START EXERCISE INPUT
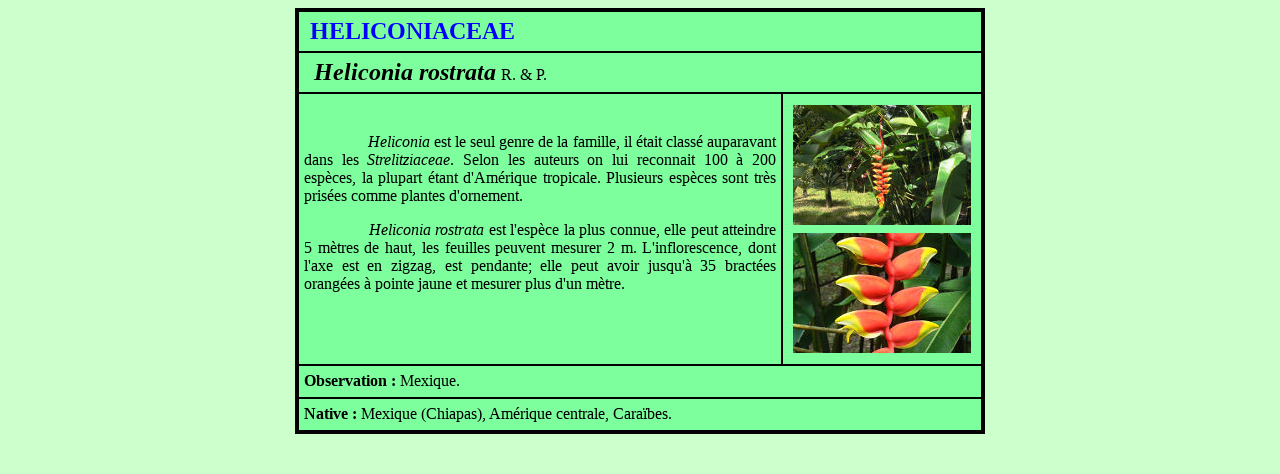

--- FILE ---
content_type: text/html
request_url: http://planetefleurs.fr/Systematique/Heliconiaceae/Heliconia_rostrata.htm
body_size: 1235
content:
<!DOCTYPE HTML PUBLIC "-//W3C//DTD HTML 4.01 Transitional//EN">
<html><head>
<!-- #BeginEditable "titre" --><!-- #BeginEditable "titre" -->
  <title>Heliconia rostrata</title>

  
<!-- #EndEditable --><!-- #EndEditable -->
  
  <meta http-equiv="Content-Type" content="text/html; charset=iso-8859-1">

</head><body style="background-color: rgb(204, 255, 204);">
<div align="center">
<table style="background-color: rgb(125, 255, 158); width: 690px; height: 426px;" bordercolorlight="#FFFFFF" bordercolordark="#000000" border="3" bordercolor="#000000" cellpadding="5" cellspacing="0">
  <tbody>
    <tr bordercolor="#7DFF9E">
      <td colspan="3"><b><font color="#0000ff" size="5">
&nbsp;HELICONIACEAE</font></b></td>
    </tr>
    <tr bordercolor="#7DFF9E">
      <td colspan="3"><b><span style="font-size: 16pt;">&nbsp;&nbsp;<font size="5"><i>Heliconia rostrata</i></font><i> </i></span> </b>R.
&amp; P.<b><span style="font-size: 16pt;"><o:p></o:p></span></b><b><span style="font-size: 16pt;"><o:p></o:p></span></b></td>
    </tr>
    <tr bordercolor="#7DFF9E">
      <td style="vertical-align: top;">
      <p class="MsoNormal" style="text-align: justify; text-indent: 35.4pt;">&nbsp;</p>
      <p class="MsoNormal" style="text-align: justify; text-indent: 35.4pt;">&nbsp;&nbsp;&nbsp;&nbsp;<i>Heliconia</i>
est le seul genre de la famille, il était classé auparavant dans les <i>Strelitziaceae</i>.
Selon les auteurs on lui reconnait 100 à 200 espèces, la plupart étant
d'Amérique tropicale. Plusieurs espèces sont très prisées comme plantes
d'ornement.</p>
      <p class="MsoNormal" style="text-align: justify; text-indent: 35.4pt;">&nbsp;&nbsp;&nbsp;&nbsp;<i>Heliconia
rostrata </i>est l'espèce la plus connue, elle peut atteindre 5 mètres
de haut, les feuilles peuvent mesurer 2 m. L'inflorescence, dont l'axe
est en zigzag, est pendante; elle peut avoir jusqu'à 35 bractées
orangées à pointe jaune et mesurer plus d'un mètre.</p>
      <p class="MsoNormal" style="text-align: justify; text-indent: 35.4pt;">&nbsp; </p>
      </td>
      <td style="text-align: center;" colspan="2">
      <table style="text-align: left; width: 100%;" border="0" cellpadding="0" cellspacing="2">
        <tbody>
          <tr>
            <td style="vertical-align: middle; text-align: center;"><a target="_blank" href="Helico03a.html"><img style="border: 0px solid ; width: 178px; height: 120px;" alt="" src="Helico03a_mini.JPG" hspace="3" vspace="3"></a><br>
            </td>
          </tr>
          <tr>
            <td style="vertical-align: middle; text-align: center;"><a target="_blank" href="Helico03b.html"><img style="border: 0px solid ; width: 178px; height: 120px;" alt="" src="Helico03b_mini.JPG" hspace="3" vspace="3"></a><br>
            </td>
          </tr>
        </tbody>
      </table>
      </td>
    </tr>
    <tr bordercolor="#7DFF9E">
      <td colspan="3"><b>Observation : </b>Mexique.<br>
      </td>
    </tr>
    <tr bordercolor="#7DFF9E">
      <td colspan="3"><b>Native : </b>Mexique (Chiapas), Amérique
centrale, Caraïbes.</td>
    </tr>
  </tbody>
</table>
</div>

</body></html>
END EXERCISE INPUT
_WORK TO BE COMPLETED_
From the line holding "</b>Mexique (Chiapas), Amérique" to the last line of the records, quote each line exactly and add nothing.

_REPLY_
      <td colspan="3"><b>Native : </b>Mexique (Chiapas), Amérique
centrale, Caraïbes.</td>
    </tr>
  </tbody>
</table>
</div>

</body></html>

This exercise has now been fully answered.